## What the exercise asks
All of the lines below should be copied word for word.

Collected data
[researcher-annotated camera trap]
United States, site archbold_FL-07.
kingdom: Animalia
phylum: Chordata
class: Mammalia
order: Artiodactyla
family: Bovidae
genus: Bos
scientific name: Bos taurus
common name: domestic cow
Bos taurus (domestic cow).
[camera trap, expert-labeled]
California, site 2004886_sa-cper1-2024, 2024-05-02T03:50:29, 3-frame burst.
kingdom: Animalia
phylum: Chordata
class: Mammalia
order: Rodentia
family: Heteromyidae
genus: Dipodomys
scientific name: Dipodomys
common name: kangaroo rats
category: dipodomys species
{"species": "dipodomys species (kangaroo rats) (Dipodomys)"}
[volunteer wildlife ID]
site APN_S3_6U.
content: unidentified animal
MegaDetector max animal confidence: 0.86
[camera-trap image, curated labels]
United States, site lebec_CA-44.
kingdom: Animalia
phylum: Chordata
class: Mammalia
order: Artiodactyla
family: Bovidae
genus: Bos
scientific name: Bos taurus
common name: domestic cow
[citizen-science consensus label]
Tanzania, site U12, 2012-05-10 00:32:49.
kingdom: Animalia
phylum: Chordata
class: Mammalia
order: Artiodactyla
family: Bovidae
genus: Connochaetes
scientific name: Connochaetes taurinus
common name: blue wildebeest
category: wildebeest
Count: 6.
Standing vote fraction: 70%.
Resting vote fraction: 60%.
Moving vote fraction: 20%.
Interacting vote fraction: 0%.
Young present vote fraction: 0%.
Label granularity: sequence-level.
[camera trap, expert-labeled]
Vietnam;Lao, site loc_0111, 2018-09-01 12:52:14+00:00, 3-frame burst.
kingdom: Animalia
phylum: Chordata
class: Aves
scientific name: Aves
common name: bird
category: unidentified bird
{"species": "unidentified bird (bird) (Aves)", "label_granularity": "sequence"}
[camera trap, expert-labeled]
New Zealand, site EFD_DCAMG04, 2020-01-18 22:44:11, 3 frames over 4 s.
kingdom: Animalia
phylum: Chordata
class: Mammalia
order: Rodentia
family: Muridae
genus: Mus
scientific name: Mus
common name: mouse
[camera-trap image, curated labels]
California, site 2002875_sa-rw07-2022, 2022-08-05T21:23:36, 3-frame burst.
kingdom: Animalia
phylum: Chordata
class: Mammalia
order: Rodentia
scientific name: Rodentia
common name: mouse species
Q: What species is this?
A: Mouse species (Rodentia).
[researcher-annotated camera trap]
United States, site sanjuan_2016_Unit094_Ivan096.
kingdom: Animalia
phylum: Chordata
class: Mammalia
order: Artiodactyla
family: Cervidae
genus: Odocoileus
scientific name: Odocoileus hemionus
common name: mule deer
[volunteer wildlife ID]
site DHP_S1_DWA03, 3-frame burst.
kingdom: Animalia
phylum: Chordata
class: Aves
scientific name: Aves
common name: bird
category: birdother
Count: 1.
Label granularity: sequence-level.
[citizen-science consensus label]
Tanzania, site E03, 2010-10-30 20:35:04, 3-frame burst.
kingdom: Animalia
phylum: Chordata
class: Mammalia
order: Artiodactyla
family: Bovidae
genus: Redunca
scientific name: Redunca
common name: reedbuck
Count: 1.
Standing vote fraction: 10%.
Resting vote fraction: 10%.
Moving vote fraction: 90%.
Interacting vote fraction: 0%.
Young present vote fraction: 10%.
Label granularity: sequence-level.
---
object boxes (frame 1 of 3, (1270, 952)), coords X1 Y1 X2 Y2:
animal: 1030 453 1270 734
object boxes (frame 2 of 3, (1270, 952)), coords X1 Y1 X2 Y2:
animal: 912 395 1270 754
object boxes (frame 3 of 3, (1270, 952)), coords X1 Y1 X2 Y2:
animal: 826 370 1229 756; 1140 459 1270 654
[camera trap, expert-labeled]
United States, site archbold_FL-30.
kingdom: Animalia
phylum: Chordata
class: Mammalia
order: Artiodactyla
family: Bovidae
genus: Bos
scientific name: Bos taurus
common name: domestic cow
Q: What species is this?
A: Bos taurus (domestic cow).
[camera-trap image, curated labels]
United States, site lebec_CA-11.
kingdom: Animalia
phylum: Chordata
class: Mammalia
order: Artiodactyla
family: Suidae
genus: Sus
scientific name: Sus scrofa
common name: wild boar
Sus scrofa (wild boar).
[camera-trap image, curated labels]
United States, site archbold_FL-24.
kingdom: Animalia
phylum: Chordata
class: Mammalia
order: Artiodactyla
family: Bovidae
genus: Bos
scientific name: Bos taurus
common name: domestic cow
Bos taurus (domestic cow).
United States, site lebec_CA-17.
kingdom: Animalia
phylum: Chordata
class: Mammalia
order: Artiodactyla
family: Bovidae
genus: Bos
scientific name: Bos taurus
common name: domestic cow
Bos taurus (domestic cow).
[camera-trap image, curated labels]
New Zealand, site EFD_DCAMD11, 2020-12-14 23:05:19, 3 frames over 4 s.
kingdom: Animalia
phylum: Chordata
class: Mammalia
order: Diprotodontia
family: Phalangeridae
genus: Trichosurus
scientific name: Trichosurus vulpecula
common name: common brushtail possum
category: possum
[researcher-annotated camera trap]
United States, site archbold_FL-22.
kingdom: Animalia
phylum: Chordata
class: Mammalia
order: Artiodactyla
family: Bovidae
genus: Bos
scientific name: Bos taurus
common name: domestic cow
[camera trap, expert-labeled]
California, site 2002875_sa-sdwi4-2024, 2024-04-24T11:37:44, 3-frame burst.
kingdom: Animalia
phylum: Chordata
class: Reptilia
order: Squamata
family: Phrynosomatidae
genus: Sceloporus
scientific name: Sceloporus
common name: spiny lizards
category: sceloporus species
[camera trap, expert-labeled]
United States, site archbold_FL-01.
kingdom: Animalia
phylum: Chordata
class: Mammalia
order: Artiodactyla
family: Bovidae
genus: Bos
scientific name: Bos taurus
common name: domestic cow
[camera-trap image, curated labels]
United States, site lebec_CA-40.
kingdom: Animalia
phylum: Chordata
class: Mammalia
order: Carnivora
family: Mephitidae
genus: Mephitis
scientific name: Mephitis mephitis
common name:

## Response area
[researcher-annotated camera trap]
United States, site archbold_FL-07.
kingdom: Animalia
phylum: Chordata
class: Mammalia
order: Artiodactyla
family: Bovidae
genus: Bos
scientific name: Bos taurus
common name: domestic cow
Bos taurus (domestic cow).
[camera trap, expert-labeled]
California, site 2004886_sa-cper1-2024, 2024-05-02T03:50:29, 3-frame burst.
kingdom: Animalia
phylum: Chordata
class: Mammalia
order: Rodentia
family: Heteromyidae
genus: Dipodomys
scientific name: Dipodomys
common name: kangaroo rats
category: dipodomys species
{"species": "dipodomys species (kangaroo rats) (Dipodomys)"}
[volunteer wildlife ID]
site APN_S3_6U.
content: unidentified animal
MegaDetector max animal confidence: 0.86
[camera-trap image, curated labels]
United States, site lebec_CA-44.
kingdom: Animalia
phylum: Chordata
class: Mammalia
order: Artiodactyla
family: Bovidae
genus: Bos
scientific name: Bos taurus
common name: domestic cow
[citizen-science consensus label]
Tanzania, site U12, 2012-05-10 00:32:49.
kingdom: Animalia
phylum: Chordata
class: Mammalia
order: Artiodactyla
family: Bovidae
genus: Connochaetes
scientific name: Connochaetes taurinus
common name: blue wildebeest
category: wildebeest
Count: 6.
Standing vote fraction: 70%.
Resting vote fraction: 60%.
Moving vote fraction: 20%.
Interacting vote fraction: 0%.
Young present vote fraction: 0%.
Label granularity: sequence-level.
[camera trap, expert-labeled]
Vietnam;Lao, site loc_0111, 2018-09-01 12:52:14+00:00, 3-frame burst.
kingdom: Animalia
phylum: Chordata
class: Aves
scientific name: Aves
common name: bird
category: unidentified bird
{"species": "unidentified bird (bird) (Aves)", "label_granularity": "sequence"}
[camera trap, expert-labeled]
New Zealand, site EFD_DCAMG04, 2020-01-18 22:44:11, 3 frames over 4 s.
kingdom: Animalia
phylum: Chordata
class: Mammalia
order: Rodentia
family: Muridae
genus: Mus
scientific name: Mus
common name: mouse
[camera-trap image, curated labels]
California, site 2002875_sa-rw07-2022, 2022-08-05T21:23:36, 3-frame burst.
kingdom: Animalia
phylum: Chordata
class: Mammalia
order: Rodentia
scientific name: Rodentia
common name: mouse species
Q: What species is this?
A: Mouse species (Rodentia).
[researcher-annotated camera trap]
United States, site sanjuan_2016_Unit094_Ivan096.
kingdom: Animalia
phylum: Chordata
class: Mammalia
order: Artiodactyla
family: Cervidae
genus: Odocoileus
scientific name: Odocoileus hemionus
common name: mule deer
[volunteer wildlife ID]
site DHP_S1_DWA03, 3-frame burst.
kingdom: Animalia
phylum: Chordata
class: Aves
scientific name: Aves
common name: bird
category: birdother
Count: 1.
Label granularity: sequence-level.
[citizen-science consensus label]
Tanzania, site E03, 2010-10-30 20:35:04, 3-frame burst.
kingdom: Animalia
phylum: Chordata
class: Mammalia
order: Artiodactyla
family: Bovidae
genus: Redunca
scientific name: Redunca
common name: reedbuck
Count: 1.
Standing vote fraction: 10%.
Resting vote fraction: 10%.
Moving vote fraction: 90%.
Interacting vote fraction: 0%.
Young present vote fraction: 10%.
Label granularity: sequence-level.
---
object boxes (frame 1 of 3, (1270, 952)), coords X1 Y1 X2 Y2:
animal: 1030 453 1270 734
object boxes (frame 2 of 3, (1270, 952)), coords X1 Y1 X2 Y2:
animal: 912 395 1270 754
object boxes (frame 3 of 3, (1270, 952)), coords X1 Y1 X2 Y2:
animal: 826 370 1229 756; 1140 459 1270 654
[camera trap, expert-labeled]
United States, site archbold_FL-30.
kingdom: Animalia
phylum: Chordata
class: Mammalia
order: Artiodactyla
family: Bovidae
genus: Bos
scientific name: Bos taurus
common name: domestic cow
Q: What species is this?
A: Bos taurus (domestic cow).
[camera-trap image, curated labels]
United States, site lebec_CA-11.
kingdom: Animalia
phylum: Chordata
class: Mammalia
order: Artiodactyla
family: Suidae
genus: Sus
scientific name: Sus scrofa
common name: wild boar
Sus scrofa (wild boar).
[camera-trap image, curated labels]
United States, site archbold_FL-24.
kingdom: Animalia
phylum: Chordata
class: Mammalia
order: Artiodactyla
family: Bovidae
genus: Bos
scientific name: Bos taurus
common name: domestic cow
Bos taurus (domestic cow).
United States, site lebec_CA-17.
kingdom: Animalia
phylum: Chordata
class: Mammalia
order: Artiodactyla
family: Bovidae
genus: Bos
scientific name: Bos taurus
common name: domestic cow
Bos taurus (domestic cow).
[camera-trap image, curated labels]
New Zealand, site EFD_DCAMD11, 2020-12-14 23:05:19, 3 frames over 4 s.
kingdom: Animalia
phylum: Chordata
class: Mammalia
order: Diprotodontia
family: Phalangeridae
genus: Trichosurus
scientific name: Trichosurus vulpecula
common name: common brushtail possum
category: possum
[researcher-annotated camera trap]
United States, site archbold_FL-22.
kingdom: Animalia
phylum: Chordata
class: Mammalia
order: Artiodactyla
family: Bovidae
genus: Bos
scientific name: Bos taurus
common name: domestic cow
[camera trap, expert-labeled]
California, site 2002875_sa-sdwi4-2024, 2024-04-24T11:37:44, 3-frame burst.
kingdom: Animalia
phylum: Chordata
class: Reptilia
order: Squamata
family: Phrynosomatidae
genus: Sceloporus
scientific name: Sceloporus
common name: spiny lizards
category: sceloporus species
[camera trap, expert-labeled]
United States, site archbold_FL-01.
kingdom: Animalia
phylum: Chordata
class: Mammalia
order: Artiodactyla
family: Bovidae
genus: Bos
scientific name: Bos taurus
common name: domestic cow
[camera-trap image, curated labels]
United States, site lebec_CA-40.
kingdom: Animalia
phylum: Chordata
class: Mammalia
order: Carnivora
family: Mephitidae
genus: Mephitis
scientific name: Mephitis mephitis
common name:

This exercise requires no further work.